Two Roads Diverged In a Wood, And I

I took the one less travelled by,

And that has made all the difference.

Robert Frost

Hello, world.

I am in Savannah, Georgia. Starting my postgrad- Masters in Writing at SCAD (short for Savannah College of Art & Design).

I feel like I’m on a really fast roller coaster (even though I terribly fear them), and things seem to be flying like a rocket for me ever since I left Pakistan.

I honestly have no words, because this is a big change in my life. When most girls my age are forced to marry and start a family, I have been given the choice of living abroad, in the good old US of A, and take my future in my hands.

I had given up, truly. When I got the acceptance at SCAD and expressed my excitement to go there, my parents and family did not agree. In their eyes, I was 26 and unmarried, getting old and nearing my expiration date. However, one day in November, my parents just came up to me and told me that they will support my decision to go to SCAD despite what everyone says or thinks.

And so, I applied for and got my student visa, and here I am. I’ll march my band out.
I will beat my drum,
And if I’m fanned out,
Your turn at bat, sir,

I can sing this whole damn song, and I have realized that I am a theater nerd as well.

To new beginnings!

xoxo

A pakistani girl.

Sometimes I think I was made just to get married. At least that’s what my family believes, and wants me to believe.

Born a daughter, a first child to my parents, in a typical Pakistani family, my “life” is a big deal for everybody in our family. Ever since I hit puberty, I am constantly being reminded that all I can ever accomplish in my “meaningless” life is getting married.

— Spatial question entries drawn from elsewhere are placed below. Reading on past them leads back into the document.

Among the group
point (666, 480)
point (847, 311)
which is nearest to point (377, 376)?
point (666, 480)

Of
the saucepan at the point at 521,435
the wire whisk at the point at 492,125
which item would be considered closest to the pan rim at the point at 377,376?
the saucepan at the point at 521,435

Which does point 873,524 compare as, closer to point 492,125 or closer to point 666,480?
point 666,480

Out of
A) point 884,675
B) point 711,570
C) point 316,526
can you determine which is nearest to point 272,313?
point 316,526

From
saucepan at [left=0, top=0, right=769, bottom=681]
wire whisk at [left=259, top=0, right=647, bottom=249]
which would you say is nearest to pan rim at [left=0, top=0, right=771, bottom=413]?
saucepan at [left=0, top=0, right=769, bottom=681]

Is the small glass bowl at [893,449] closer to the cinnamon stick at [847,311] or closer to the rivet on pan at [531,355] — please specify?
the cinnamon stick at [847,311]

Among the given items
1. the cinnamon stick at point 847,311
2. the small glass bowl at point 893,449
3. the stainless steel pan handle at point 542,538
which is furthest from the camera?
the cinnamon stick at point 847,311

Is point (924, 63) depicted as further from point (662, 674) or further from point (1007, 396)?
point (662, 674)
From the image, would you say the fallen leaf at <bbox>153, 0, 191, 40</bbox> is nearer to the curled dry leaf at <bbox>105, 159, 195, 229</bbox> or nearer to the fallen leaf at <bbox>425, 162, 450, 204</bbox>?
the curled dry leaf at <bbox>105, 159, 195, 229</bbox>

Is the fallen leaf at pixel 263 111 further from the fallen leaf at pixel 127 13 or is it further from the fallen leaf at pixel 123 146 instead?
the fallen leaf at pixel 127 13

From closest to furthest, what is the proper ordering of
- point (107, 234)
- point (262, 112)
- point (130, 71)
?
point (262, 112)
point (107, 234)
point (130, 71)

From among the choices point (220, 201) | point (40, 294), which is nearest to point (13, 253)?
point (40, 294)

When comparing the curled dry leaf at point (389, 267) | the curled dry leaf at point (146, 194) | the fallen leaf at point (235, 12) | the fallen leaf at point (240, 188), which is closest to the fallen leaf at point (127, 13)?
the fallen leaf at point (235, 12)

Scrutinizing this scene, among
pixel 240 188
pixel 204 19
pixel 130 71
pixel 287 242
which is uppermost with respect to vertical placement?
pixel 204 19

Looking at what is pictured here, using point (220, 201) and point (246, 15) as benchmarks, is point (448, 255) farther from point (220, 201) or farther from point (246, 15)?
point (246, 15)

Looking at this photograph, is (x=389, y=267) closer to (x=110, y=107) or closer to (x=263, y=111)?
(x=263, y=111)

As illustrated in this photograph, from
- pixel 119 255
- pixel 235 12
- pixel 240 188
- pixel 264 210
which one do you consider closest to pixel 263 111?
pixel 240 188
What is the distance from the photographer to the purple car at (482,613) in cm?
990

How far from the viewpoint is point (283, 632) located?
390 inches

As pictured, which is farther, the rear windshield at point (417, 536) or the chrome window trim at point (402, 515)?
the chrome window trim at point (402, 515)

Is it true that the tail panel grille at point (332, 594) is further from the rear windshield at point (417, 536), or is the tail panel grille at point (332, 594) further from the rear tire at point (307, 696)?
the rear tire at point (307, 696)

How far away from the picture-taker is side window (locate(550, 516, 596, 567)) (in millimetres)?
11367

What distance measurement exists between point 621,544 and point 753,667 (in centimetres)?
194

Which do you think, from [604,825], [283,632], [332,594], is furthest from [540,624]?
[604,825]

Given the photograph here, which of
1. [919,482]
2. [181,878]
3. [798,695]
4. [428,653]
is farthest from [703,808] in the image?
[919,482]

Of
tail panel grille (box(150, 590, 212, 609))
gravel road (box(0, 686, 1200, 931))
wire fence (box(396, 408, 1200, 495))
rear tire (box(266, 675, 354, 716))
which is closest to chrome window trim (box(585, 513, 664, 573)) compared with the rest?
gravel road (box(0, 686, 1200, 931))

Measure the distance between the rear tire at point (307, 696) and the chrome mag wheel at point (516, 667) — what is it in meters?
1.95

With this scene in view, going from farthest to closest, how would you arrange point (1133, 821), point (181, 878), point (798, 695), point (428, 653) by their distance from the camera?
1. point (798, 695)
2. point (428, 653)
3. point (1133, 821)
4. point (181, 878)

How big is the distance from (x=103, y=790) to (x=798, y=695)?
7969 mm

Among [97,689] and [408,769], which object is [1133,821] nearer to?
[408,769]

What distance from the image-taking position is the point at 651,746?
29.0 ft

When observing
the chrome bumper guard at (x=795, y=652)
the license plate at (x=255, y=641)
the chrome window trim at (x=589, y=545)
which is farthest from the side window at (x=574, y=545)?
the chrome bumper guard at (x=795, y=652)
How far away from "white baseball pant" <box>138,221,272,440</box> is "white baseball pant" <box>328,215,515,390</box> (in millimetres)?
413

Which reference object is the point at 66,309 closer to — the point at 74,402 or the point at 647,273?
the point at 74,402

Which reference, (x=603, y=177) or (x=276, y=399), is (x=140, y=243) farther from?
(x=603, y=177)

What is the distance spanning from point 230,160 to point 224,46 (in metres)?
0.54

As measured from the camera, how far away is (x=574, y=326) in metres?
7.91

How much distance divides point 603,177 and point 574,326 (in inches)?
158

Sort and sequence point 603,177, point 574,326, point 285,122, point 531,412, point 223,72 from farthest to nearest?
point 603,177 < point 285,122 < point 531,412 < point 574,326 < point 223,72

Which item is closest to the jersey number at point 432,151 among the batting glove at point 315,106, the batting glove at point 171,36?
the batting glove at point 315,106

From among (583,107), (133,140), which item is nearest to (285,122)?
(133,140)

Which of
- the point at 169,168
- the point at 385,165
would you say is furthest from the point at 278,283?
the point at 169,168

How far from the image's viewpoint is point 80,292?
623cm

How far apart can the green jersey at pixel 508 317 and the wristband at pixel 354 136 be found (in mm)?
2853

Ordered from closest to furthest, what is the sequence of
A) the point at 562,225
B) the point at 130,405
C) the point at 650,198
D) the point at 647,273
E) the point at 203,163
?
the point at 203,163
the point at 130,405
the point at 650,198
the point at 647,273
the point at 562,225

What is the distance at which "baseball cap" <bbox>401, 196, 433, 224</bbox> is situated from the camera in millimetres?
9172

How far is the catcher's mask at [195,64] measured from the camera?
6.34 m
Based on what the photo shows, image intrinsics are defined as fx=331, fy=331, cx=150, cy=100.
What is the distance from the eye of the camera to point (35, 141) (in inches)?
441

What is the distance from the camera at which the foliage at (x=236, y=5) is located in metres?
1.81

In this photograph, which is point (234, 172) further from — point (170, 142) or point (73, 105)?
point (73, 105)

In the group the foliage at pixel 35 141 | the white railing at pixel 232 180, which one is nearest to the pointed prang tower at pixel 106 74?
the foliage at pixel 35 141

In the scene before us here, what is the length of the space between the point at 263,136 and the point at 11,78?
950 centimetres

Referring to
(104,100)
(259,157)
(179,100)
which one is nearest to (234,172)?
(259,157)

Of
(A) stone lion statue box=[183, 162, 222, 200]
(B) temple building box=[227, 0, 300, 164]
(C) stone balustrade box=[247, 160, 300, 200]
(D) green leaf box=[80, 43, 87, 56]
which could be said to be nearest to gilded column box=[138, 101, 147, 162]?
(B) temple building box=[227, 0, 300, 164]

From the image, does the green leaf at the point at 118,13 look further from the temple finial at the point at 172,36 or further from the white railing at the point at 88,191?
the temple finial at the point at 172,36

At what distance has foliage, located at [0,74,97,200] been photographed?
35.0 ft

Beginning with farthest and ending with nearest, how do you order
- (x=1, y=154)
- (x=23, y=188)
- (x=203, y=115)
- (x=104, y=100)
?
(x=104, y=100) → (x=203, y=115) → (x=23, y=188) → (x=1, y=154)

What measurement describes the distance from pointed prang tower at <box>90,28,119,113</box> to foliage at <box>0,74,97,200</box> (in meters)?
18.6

Pakistani families are very close-knit by nature. Cousins usually grow up together; aunts, uncles and grandparents mostly live under the same roof, and hence, everyone is in everyone’s business. Since I am the eldest girl in my family, I have been experimented upon one too many times, and was bound with restrictions all the time when I was growing up. It was always: “what will people think?”, and “girls can’t do this, girls can’t do that”
nonsense.

But now, almost a decade later, this is not the case with my younger girl cousins nor it is with my own sister. They can be whoever they want to be. However, whatever and whenever. Be it businesswomen or astronauts, accountants or psychologists, highschool dropouts or doctors. There is nothing that will stop them from being their own person, and no-one will stand in their way.

But what about Mahrukh? Can she do what makes her happy? Something that she likes?

No.” 

She can only be a wife. Have kids. Cook. Clean. Manage the house. Have some more kids. And repeat.
 

At least that’s what I’ve always been led to believe. According to my family, the best thing I can do with my life is to get married. And as soon as possible, too. Before I reach my “expiration date.” Attract a nice rich man to marry, become a full-time Masterchef and a housemaid, provide my parents lots of grandbabies to play with, and basically, just kiss my own personal life goodbye.

This is what girls living in Pakistan go through everyday. I’m not saying that every girl goes through this, just most of us do. And there’s nothing really we can say about it, or complain. Because we’re told that our family members always know best. As if.